WRITTEN EXERCISE:
Rewrite the part of the graphics card and tablet advice text that begins at the words "I would still" and stops after "4GB ASUS card.", changing every "ASUS" to "Gigabyte".

TEXT BLOCK:
* * *

Not knowing your exact budget will make it hard, but let's stick to around $200, shall we? For $200 you could get yourself a pretty decent graphics card, something that would be faster than your current EVGA GeForce GTX 460 card.
NewEgg offers EVGA's SuperClocked 2GB GeForce GTX 660 card for $229.99, alternatively, you can get a HIS Radeon HD 7870 GHz Edition for $229.99.
Both cards would use less power, be quieter, and run much cooler than your Fermi architecture-based GPU. I hope this has helped your decision!
Is a GeForce GTX 670 enough for a good gaming experience at 2560x1440 or do I need to step up to a Radeon HD 7970 or higher?
At 2560x1440 (and higher) the amount of memory on the card becomes a valuable asset in most games, so starting from the 2GB GeForce GTX 670 is a good start. If you were to crank up the anti-aliasing to 8-16x, you might find that 2GB of RAM a bit restrictive.
But, personally, I find at high resolutions like 2560x1440, the effects of anti-aliasing are not as strong as the game is being rendered at an already high resolution. So, a single GeForce GTX 670 should be absolutely fine for today's games. Tomorrow's games, that's a different question.
I would still recommend sticking to the single GTX 670, but maybe take a look at an overclocked card from ASUS or MSI - as their offerings are really kick ass. You could upgrade to the Radeon HD 7970 - but the performance increase isn't going to be that big, and NVIDIA (personally speaking) generally have better driver and game support.
On NewEgg's website, the ASUS 4GB GeForce GTX670 is only $40 more than the 2GB - so that could be another option for you.
But then I do have a soft spot for MSI's Twin Frozr range of cards, with the MSI 2GB GeForce GTX 670 Twin Frozr IV card just $389.99 - $30 less than the 2GB ASUS and $70 less than the 4GB ASUS card.
Just bought my tablet a week ago ,actually a Samsung Galaxy Note.. and I'm really getting a hard time on how to use the Facebook video calling.. is it really gonna work in here..? Help..
Hi May Ann,
On the Android-powered Samsung Galaxy Note, I would suggest downloading the proper Skype app to do your video-calling. I use multiple Android devices, and Skype is the best app to use as it's pretty much universal - it's on Windows, Mac, iOS and Android.
Facebook partnered up with Skype for their video calling feature anyway, but Skype as a standalone app is much better, and easier.
And for you, someone who is having problems getting Facebook video calls to work, Skype is your perfect alternative. I personally use Skype on my Android device, to call my sister-in-law's iPhone, or my friends' Android-based phones.
Let me know how you go!
I want to buy either apple iPad 4 or Galaxy Note 10.1. I do not know which one is better, please guide.
This really is a hard question, as purchasing a tablet is a very personal decision. I'll answer this in two ways - first, hardware wise, the iPad is the better tablet. It sports a higher resolution "Retina" display at 2048x1536, compared to the 1280x800 display on the Note 10.1. Sure, the Note 10.1 has a quad-core processor, but there is tonnes of "bloatware" installed onto the tablet, slowing it down - unless you remove it.

* * *

RAW DATA:
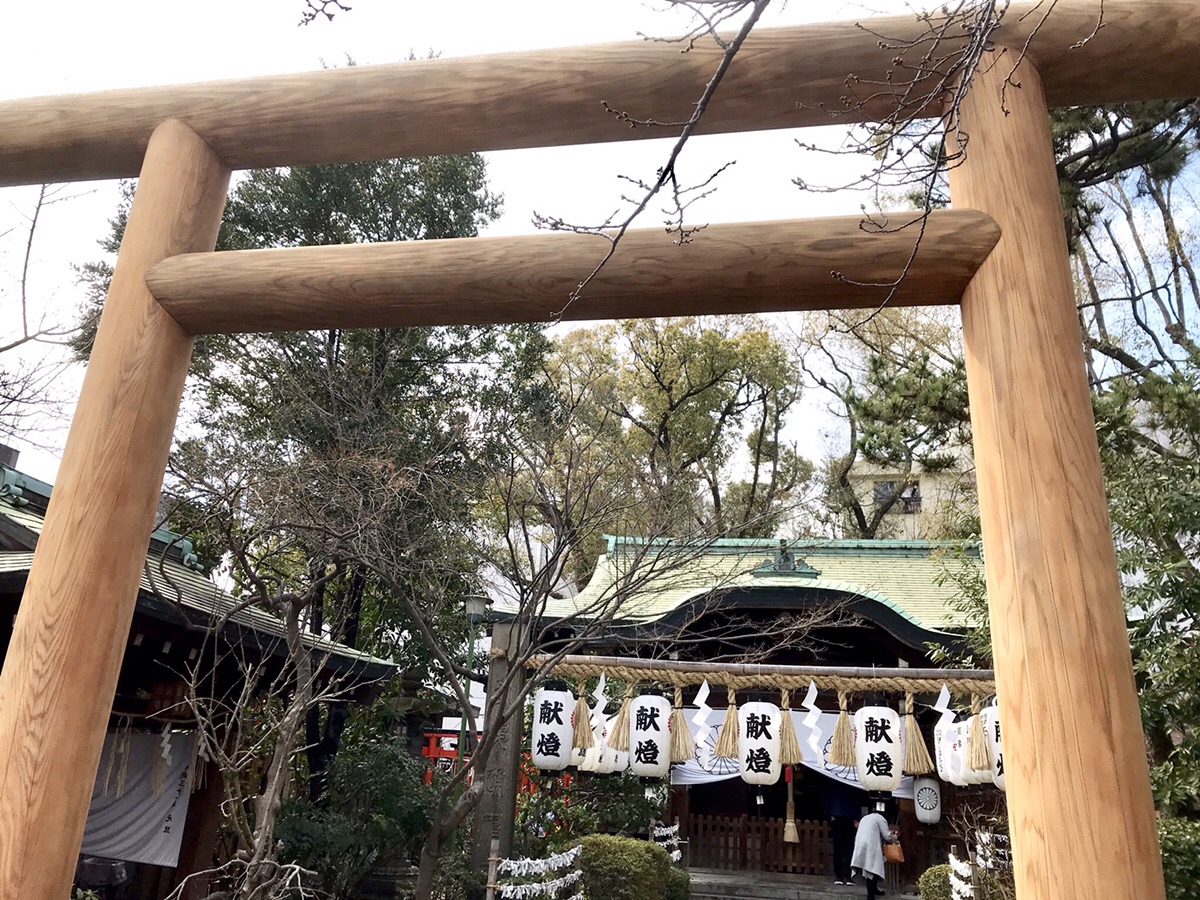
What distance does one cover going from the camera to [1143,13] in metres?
2.17

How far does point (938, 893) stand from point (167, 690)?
7.76m

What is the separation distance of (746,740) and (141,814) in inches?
223

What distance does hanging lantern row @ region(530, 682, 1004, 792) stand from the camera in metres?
8.44

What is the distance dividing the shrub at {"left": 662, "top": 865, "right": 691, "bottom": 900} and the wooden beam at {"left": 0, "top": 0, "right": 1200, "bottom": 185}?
28.7 feet

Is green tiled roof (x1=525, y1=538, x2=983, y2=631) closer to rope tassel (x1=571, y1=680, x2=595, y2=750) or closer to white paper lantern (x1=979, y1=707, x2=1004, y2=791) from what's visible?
rope tassel (x1=571, y1=680, x2=595, y2=750)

* * *

RESPONSE:
I would still recommend sticking to the single GTX 670, but maybe take a look at an overclocked card from Gigabyte or MSI - as their offerings are really kick ass. You could upgrade to the Radeon HD 7970 - but the performance increase isn't going to be that big, and NVIDIA (personally speaking) generally have better driver and game support.
On NewEgg's website, the Gigabyte 4GB GeForce GTX670 is only $40 more than the 2GB - so that could be another option for you.
But then I do have a soft spot for MSI's Twin Frozr range of cards, with the MSI 2GB GeForce GTX 670 Twin Frozr IV card just $389.99 - $30 less than the 2GB Gigabyte and $70 less than the 4GB Gigabyte card.